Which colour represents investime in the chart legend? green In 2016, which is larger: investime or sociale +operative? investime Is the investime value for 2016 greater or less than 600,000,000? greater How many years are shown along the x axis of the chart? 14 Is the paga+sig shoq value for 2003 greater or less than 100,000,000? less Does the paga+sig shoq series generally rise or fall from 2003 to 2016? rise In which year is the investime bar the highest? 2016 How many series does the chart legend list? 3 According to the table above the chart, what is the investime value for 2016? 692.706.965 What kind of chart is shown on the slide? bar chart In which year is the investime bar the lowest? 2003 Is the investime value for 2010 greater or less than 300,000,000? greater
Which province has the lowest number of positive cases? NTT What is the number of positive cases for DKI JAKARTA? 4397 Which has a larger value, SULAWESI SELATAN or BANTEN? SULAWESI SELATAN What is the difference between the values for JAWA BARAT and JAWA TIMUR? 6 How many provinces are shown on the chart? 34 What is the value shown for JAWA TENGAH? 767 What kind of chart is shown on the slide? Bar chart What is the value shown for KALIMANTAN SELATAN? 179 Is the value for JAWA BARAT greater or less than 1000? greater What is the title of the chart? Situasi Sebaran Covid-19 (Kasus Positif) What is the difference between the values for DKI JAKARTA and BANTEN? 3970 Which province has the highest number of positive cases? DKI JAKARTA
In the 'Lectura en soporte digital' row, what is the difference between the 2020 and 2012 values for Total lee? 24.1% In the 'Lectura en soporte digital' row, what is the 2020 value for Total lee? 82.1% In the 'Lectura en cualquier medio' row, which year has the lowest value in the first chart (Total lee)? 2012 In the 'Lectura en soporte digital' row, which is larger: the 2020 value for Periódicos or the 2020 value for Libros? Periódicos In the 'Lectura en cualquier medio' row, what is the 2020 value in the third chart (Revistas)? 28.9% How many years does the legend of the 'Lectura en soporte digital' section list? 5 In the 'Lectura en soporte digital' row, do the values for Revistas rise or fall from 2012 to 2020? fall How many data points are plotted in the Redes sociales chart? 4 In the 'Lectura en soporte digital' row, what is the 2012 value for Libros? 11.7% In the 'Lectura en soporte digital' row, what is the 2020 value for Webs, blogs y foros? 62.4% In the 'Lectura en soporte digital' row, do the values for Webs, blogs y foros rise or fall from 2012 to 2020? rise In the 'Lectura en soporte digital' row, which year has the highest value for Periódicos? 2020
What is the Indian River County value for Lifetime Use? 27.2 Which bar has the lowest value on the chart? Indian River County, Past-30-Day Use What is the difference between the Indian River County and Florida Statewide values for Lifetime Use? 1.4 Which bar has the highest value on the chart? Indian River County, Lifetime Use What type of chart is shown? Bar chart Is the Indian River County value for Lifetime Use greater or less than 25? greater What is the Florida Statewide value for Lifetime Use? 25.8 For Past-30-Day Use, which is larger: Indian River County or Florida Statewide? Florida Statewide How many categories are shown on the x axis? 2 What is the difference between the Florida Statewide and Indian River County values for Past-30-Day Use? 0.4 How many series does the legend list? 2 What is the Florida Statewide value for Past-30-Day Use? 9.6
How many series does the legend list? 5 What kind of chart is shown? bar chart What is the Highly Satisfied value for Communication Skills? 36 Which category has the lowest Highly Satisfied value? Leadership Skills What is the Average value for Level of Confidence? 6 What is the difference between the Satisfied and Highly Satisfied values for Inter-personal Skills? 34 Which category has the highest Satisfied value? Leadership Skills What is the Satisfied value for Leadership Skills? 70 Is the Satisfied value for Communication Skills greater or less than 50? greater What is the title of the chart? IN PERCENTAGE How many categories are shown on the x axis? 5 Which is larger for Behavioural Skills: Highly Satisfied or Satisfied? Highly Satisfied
__________________________________________________
List every line above that contains the word "generally", copying each of those lines in full. Count a line only when the capitalization matches.

#### [Your response]
Which colour represents investime in the chart legend? green In 2016, which is larger: investime or sociale +operative? investime Is the investime value for 2016 greater or less than 600,000,000? greater How many years are shown along the x axis of the chart? 14 Is the paga+sig shoq value for 2003 greater or less than 100,000,000? less Does the paga+sig shoq series generally rise or fall from 2003 to 2016? rise In which year is the investime bar the highest? 2016 How many series does the chart legend list? 3 According to the table above the chart, what is the investime value for 2016? 692.706.965 What kind of chart is shown on the slide? bar chart In which year is the investime bar the lowest? 2003 Is the investime value for 2010 greater or less than 300,000,000? greater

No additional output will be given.